General Capabilities

The MARS computational framework for performing Multiphysics Analyses of the Response of Structures has a number of unique features that make it one of the most versatile and powerful platforms available.


Most commercially available computational frameworks are built around a specific discretization scheme and solution algorithm, thus limiting the range of applications and ability to deal with emerging computational challenges and approaches. Furthermore, customization of available constitutive models, element formulations, contact conditions or solvers is typically quite limited, necessitating the use of external scripts to extend capabilities. The latter, if even possible, leads to significant performance reductions.


MARS on the other hand has been developed in a modular way, making use of the computational efficiency but also core capabilities of the object-orientated coding language C++ such as abstraction, encapsulation, inheritance, and polymorphism. This makes it possible to seamlessly integrate different discretization schemes, constitutive models, contact conditions, and solvers.


MARS, thanks to its object-oriented architecture, makes it possible to add new capabilities in an efficient and systematic fashion, even for end-users, without restrictions regarding the type of capability. In addition to user-defined elements and materials, users can also integrate alternative solvers, optimization algorithms, visualization schemes, automatic model generation and post-processing schemes, or probabilistic features.

* COLLECTED MATERIAL

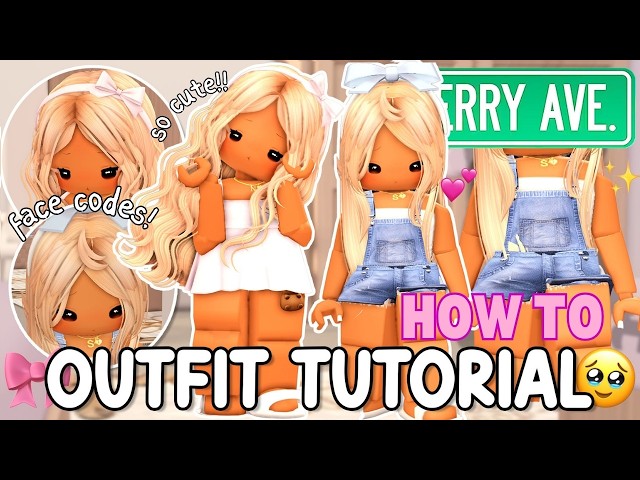 How To Be A 5YR OLD GIRL OUTFITS & TUTORIAL For Berry Avenue!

* EXERCISE INSTRUCTIONS
Continue the overview of the MARS computational framework from the point where it stops.

* ANSWER
MARS features some unique techniques which facilitate the solution of problems involving structural break-ups, fragmentation, and post-failure response under extreme loading condition. As such, MARS has been successfully adopted for the simulation of a wide variety of problems, which include:

  • Modeling of cracking and failure of quasi-brittle and heterogenous materials
  • Response of structures to blast loads and fragment impacts
  • Cable dynamics problems
  • Laceration and fragmentation of plates and shells
  • Modeling of the breakup and failure of textile composite structures

In addition to the solution of mechanical problems in the static and highly dynamic domain, MARS also supports multi-physics analysis with one-way or two-way coupling between mechanical and multi-physics problems. Some of the capabilities include but are not limited to:

  • Exothermal curing reaction of cementitious and polymeric materials
  • Cure-dependent mechanical response of cementitious materials and thermoset polymers
  • Drying-shrinkage
  • Rate-type creep analysis
  • Cracking and self-healing of cementitious materials
  • Deterioration due to alkali-silica reaction (ASR)
  • Spatial variability through random fields
  • Prestressing steel relaxation
  • Steel and macro-synthetic short fiber reinforcement

MARS offers the most suitable and powerful tools in single package for solving some of the most challenging problems in engineering such as FEM-based analysis of thermal warping and hygral shrinkage of bridge girders, the heterogenous response of continuous fiber reinforced composites, as well as time-dependent response of concrete in the fresh and hardened states.

Shown from top to bottom is a MARS Computational time sequence shear failure progression of prestressed concrete beams which takes into account predicted prestress losses.

Discretization Schemes

While MARS includes all the capabilities and versatility expected from a general finite element code, MARS is not limited only to these capabilities. What makes MARS powerful is the fact that the within its single framework, one can access continuum finite element method (FEM), novel material specific discrete discretization schemes, and the traditional Discrete Element Method (DEM).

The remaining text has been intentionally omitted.